Y sin embargo, de alguna manera, todos los sabíamos;
el mar abre sus ventanas para que los ahogados se asomen a vernos,
y hay tantas caras que nos parecen conocidas agolpándose en los marcos,
luchando por mirarnos, por respirar un poco hacia nosotros,
que la invención de la noche ya no está en las manos de los dioses,
sino en las manos unidas de los vivos y los muertos.
Y ya nuestros fantasmas se sientan en los amplios salones del otoño a esperarnos,
la noche iza sus velas, y en el puente de mando un extranjero
pervierte y hace reír a nuestras madres, a nuestras esposas y a nuestras doncellas.
La sangre huele a la sangre y el viento no pasa dos veces por el mismo árbol,
la ciudad florece en sus luces como la herida de un niño,
la ceniza del pantano es oro puro.
Y el traspié de un borracho en la calle silenciosa y oscura, parte en dos la memoria del escriba;
la mano vacila a la luz de esa sangre seca, la exclamación se disuelve en sus puntos suspensivos,
oscurecen las cosas nombradas y allí mismo la frase rompe sus lazos con lo que solamente basta al lenguaje;
ese traspié parte en dos la canción de la mujer que peina su alma antes de entrar al lecho solitario,
y parte también el tiempo de la noche como el vaso que cae de la mano de algún niño asustado.
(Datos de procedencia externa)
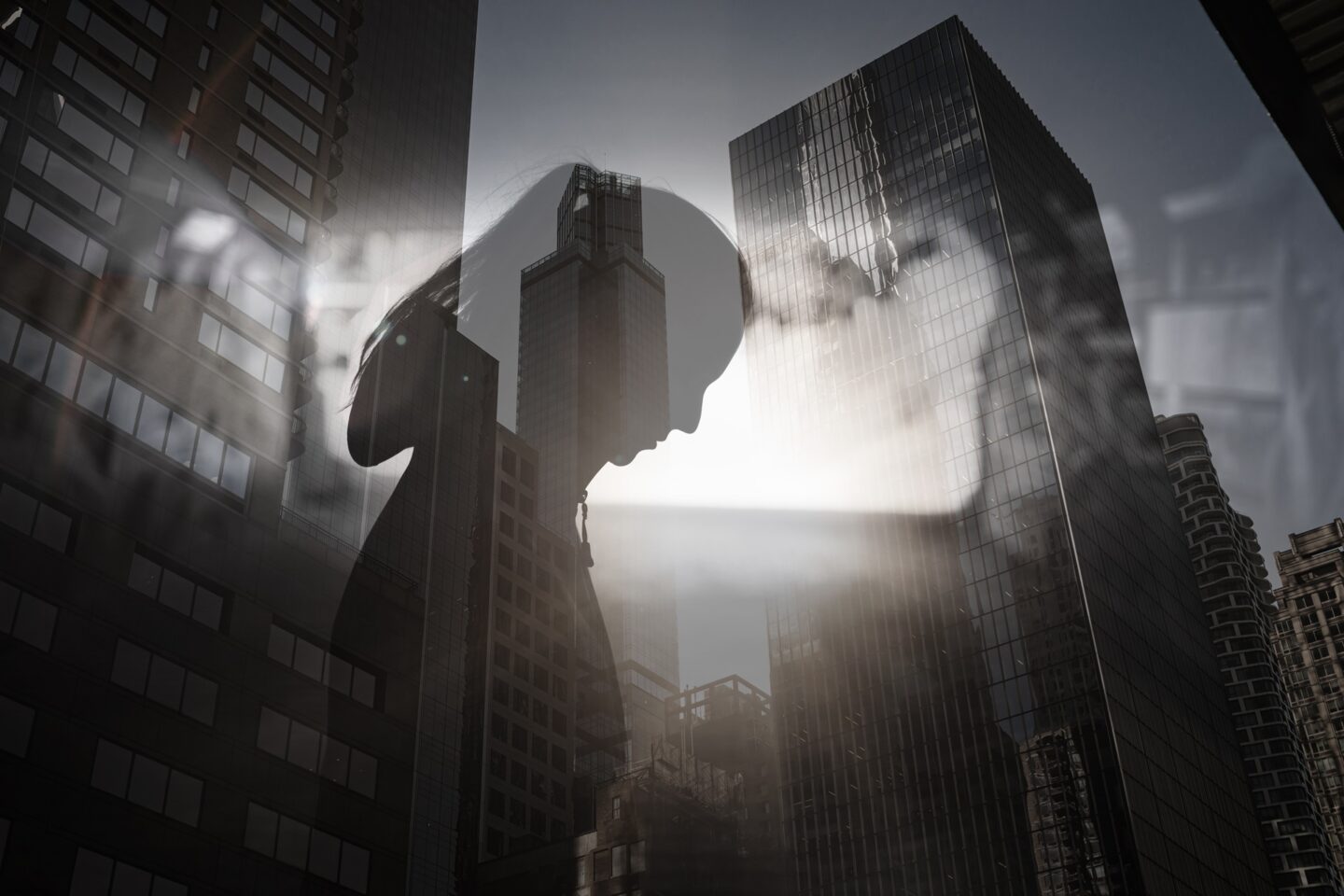 A silhouette of a woman laid against a city backdrop.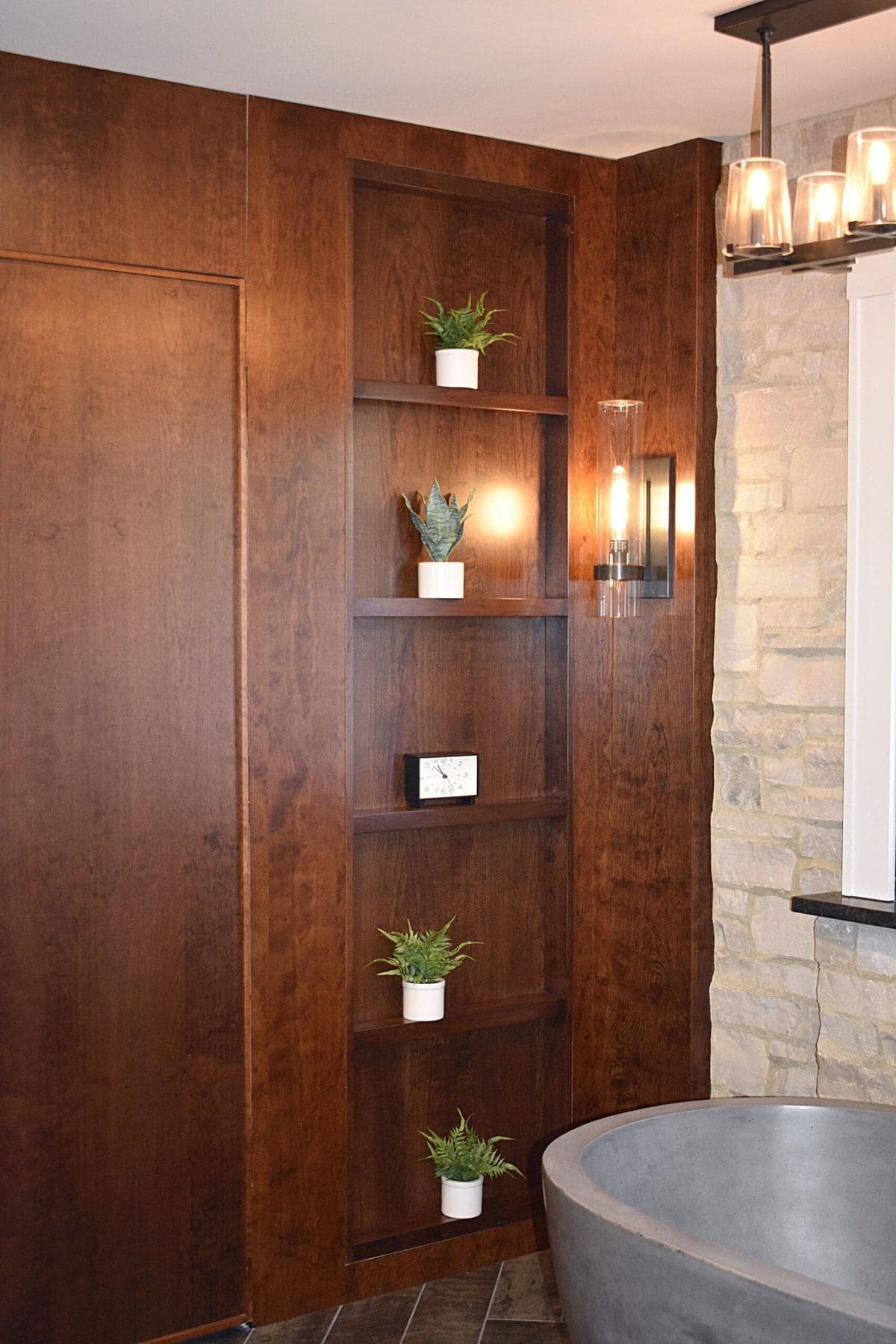 Stained wood panelling with a niche of open shelves beside a concrete soaking tub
Parte en dos la ciudad, parte en dos la frente donde el recuerdo y el acto se alternan brevemente,
parte en dos la palabra, y así dividida se refleja en sí misma,
parte en dos el esfuerzo de los amantes por tocarse, por alcanzarse, y en esta interrupción tal vez se encuentren.
Parte en dos lo que estaba partido, lo que no podía tocarse porque habíamos olvidado su nombre, su devoción a sí mismo;
parte en dos la ciudad, parte en dos el traspié de otro borracho en otra calle silenciosa y oscura,
y un tranvía, con todas las luces encendidas, se detiene vacío junto a nosotros en la esquina,
y con señas que bien comprendemos, el conductor nos exige que le entreguemos nuestros muertos, ya que sólo él habrá de conducirlos.
Pero hay algo sin embargo en el lodo y en la mirada de aquel que tortura su lengua describiendo la muerte,
hay algo sin embargo en el lodo y en la palabra de aquel que ha escuchado el portazo del vacío,
hay algo dulce y obstinado en las oscuras manchas de sal que el amanecer deja en los rostros de los recién llegados a los puertos,
hay algo en el alcanfor donde la ropa vieja se pudre invisiblemente,
sin ostentaciones orgánicas, sin combates sangrientos;
hay algo que sobrepasa al recuerdo, hay algo que llega frente a nosotros.
No importa si las lágrimas enseñan sus dientes menudos, esa débil mordida en las mejillas es como una palmada en el alma;
así bajamos el rostro, nos gustaría detenernos, bajamos la voz por un pozo vacío,
y hay un parpadeo de ciudades, un movimiento de vísceras en la energía de aquellos que despiertan sin descifrar sus sueños.
La noche va arrojando sus coronas al mar,
y la ciudad, apoyada en sus muros, sentada en el polvo,
le dictará al escriba y el traspié de un borracho en una calle silenciosa y oscura
partirá en dos su frase.
Ahora escuchen el paso de las ratas por las leyes,
escuchen el paso de las ratas por los estantes de libros, por las firmas de los gobernantes,
y escuchen también el viaje de los dormidos por sus aguas perdidas.
Mañana diré la palabra que amanece al día siguiente
flotando en los estanques.
Mañana diré la palabra que lucha
en el festín de los animales de invierno.